U.S. News & World Report recently issued its ranking of Best Hospitals in the United States as well as a host of interpretive articles to help people refine their understanding of what constitutes “best” and how to locate the “best” hospital in your area.
The article “When a Hospital is Bad for You” explains that a facility offering excellent treatment for someone seeking treatment for, say, a broken leg can be less than the best place for someone who needs her aortic valve replaced.
Because the U.S. is a developed nation with regulatory oversight, few hospitals offer truly abysmal care. Such incompetence is rewarded with the withdrawal of credentials and a shuttered physical plant.
But there are important differences, and when it comes to your health, you can’t be too careful about separating the merely good from the superior. As the magazine says, “Rates of postsurgical complications such as bleeding, infection, and sudden kidney failure vary surprisingly little, according to a recent study of nearly 200 hospitals across the country. What does differ are deaths from such complications,” said John Birkmeyer, M.D., and the study’s co-author.
Here, according U.S. News, are five signs that should prompt you to continue shopping for a hospital that meets your medical needs:
- 1. Low volume. This falls under the “practice makes perfect” category. A hospital should be able to provide figures for the most recent year, along with death and complication rates, and you should ask for them. If it doesn’t have much experience with the procedure you need, go elsewhere. According to the Leapfrog Group, a business-sponsored organization that evaluates hospital performance, these are acceptable numbers, per year, for some common procedures:
bypass surgery– 450;
coronary angioplasty and stenting–400;
weight-loss surgery–125;
aortic valve replacement–120;
repair of abdominal aortic aneurism–50;
removal of cancerous portions of esophagus and pancreas, respectively–13 and 11.If these numbers are low, ask your doctor about options.
- 2. Low surgeon volume. A hospital can register high-volume numbers for procedures, but individual surgeons might be low-volume practitioners. Some operations, such as aortic valve replacement, require lots of practice to maintain sharp skills. Your surgeon should be willing to supply the latest yearly total as well as rates of death and complications for your procedure. If not, or if he or she seems indignant at the request, seek alternatives.
- 3. No intensivist. Hospitals that employ specialists to care for patients in intensive care, versus the traditional practice of surgeons or other physicians taking charge of their intensive care patients show a decrease of deaths of 25% or more. Specializing in critical care, intensivists work primarily inside the ICU; surgeons, in contrast, spend most of their time in the OR. Hospitals with more than 250 beds should be able to summon an intensivist to the ICU within five minutes of being paged.
- 4. Not enough nurses. A study in the Journal of the American Medical Association found that a patient’s risk of dying was much higher where nurses on surgery floors had more than seven patients during an average shift; the ideal number is four or fewer. Also, a nursing corps that holds four-year RN degrees versus two-year RN degrees notched a lower rate of surgery-related deaths. Patients should contact a hospital’s director of nursing to find out its nurse-to-patient ratio.
- 5. Too many readmissions. This is a relative figure, so you must compare several hospitals to determine which has the lowest rate. The higher the rate of readmission, the greater the likelihood that a hospital struggles to coordinate care after discharge.

● **Excerpted data**

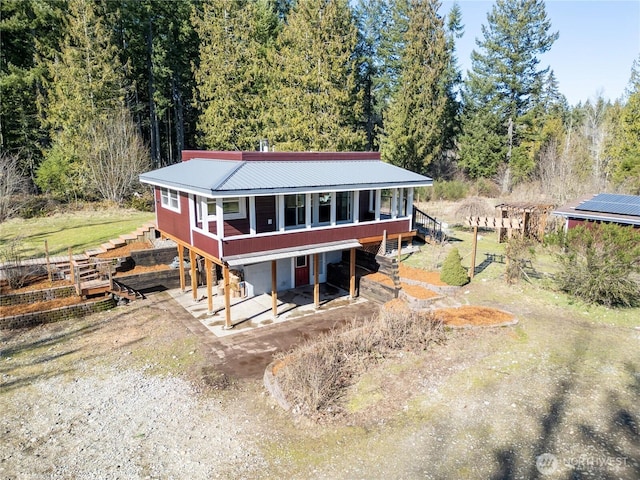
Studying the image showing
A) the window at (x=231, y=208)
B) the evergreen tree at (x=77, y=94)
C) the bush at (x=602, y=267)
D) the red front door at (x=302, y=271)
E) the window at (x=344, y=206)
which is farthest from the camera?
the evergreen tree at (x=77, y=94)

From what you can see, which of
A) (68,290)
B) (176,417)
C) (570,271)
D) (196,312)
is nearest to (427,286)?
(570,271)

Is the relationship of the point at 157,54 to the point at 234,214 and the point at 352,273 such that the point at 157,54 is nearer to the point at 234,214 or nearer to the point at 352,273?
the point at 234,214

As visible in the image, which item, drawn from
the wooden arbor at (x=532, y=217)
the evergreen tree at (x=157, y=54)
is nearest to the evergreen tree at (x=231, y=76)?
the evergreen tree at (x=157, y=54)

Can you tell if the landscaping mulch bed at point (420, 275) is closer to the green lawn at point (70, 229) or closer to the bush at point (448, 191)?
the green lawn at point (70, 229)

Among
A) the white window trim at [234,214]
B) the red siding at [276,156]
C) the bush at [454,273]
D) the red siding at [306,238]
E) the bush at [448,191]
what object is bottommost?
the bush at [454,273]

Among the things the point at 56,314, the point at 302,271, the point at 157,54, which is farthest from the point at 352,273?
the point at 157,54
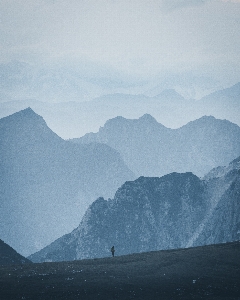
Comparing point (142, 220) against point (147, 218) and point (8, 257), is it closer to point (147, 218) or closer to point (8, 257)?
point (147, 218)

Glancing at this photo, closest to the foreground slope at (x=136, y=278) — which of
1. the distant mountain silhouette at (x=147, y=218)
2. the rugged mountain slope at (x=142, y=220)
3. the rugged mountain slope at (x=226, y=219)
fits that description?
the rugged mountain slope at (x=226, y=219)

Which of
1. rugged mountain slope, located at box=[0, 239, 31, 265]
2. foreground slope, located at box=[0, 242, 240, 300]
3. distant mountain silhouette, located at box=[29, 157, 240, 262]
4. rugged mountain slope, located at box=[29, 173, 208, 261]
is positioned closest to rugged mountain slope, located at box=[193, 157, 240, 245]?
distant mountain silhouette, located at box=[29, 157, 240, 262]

==

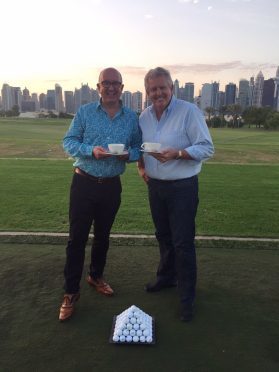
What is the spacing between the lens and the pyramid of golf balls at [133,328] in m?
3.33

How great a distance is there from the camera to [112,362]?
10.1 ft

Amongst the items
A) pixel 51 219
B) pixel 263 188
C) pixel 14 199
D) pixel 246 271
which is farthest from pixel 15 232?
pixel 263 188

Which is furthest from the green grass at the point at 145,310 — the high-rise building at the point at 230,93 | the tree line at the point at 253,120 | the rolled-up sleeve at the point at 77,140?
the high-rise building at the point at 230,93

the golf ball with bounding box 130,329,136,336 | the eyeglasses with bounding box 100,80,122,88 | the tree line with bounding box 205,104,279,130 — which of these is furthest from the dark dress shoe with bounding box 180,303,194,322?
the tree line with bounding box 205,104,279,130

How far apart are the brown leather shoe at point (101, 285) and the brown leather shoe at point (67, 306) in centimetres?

● **Exercise brief**
Answer from the article on choosing a hospital:
1. How many weight-loss surgeries per year does the Leapfrog Group consider acceptable?
2. Within how many minutes of being paged should a hospital with more than 250 beds be able to bring an intensivist to the ICU?
3. What is the ideal number of patients per nurse on surgery floors?
The listing has nothing to do with the article on choosing a hospital.

● **Answer below**
1. 125
2. Five minutes
3. Four or fewer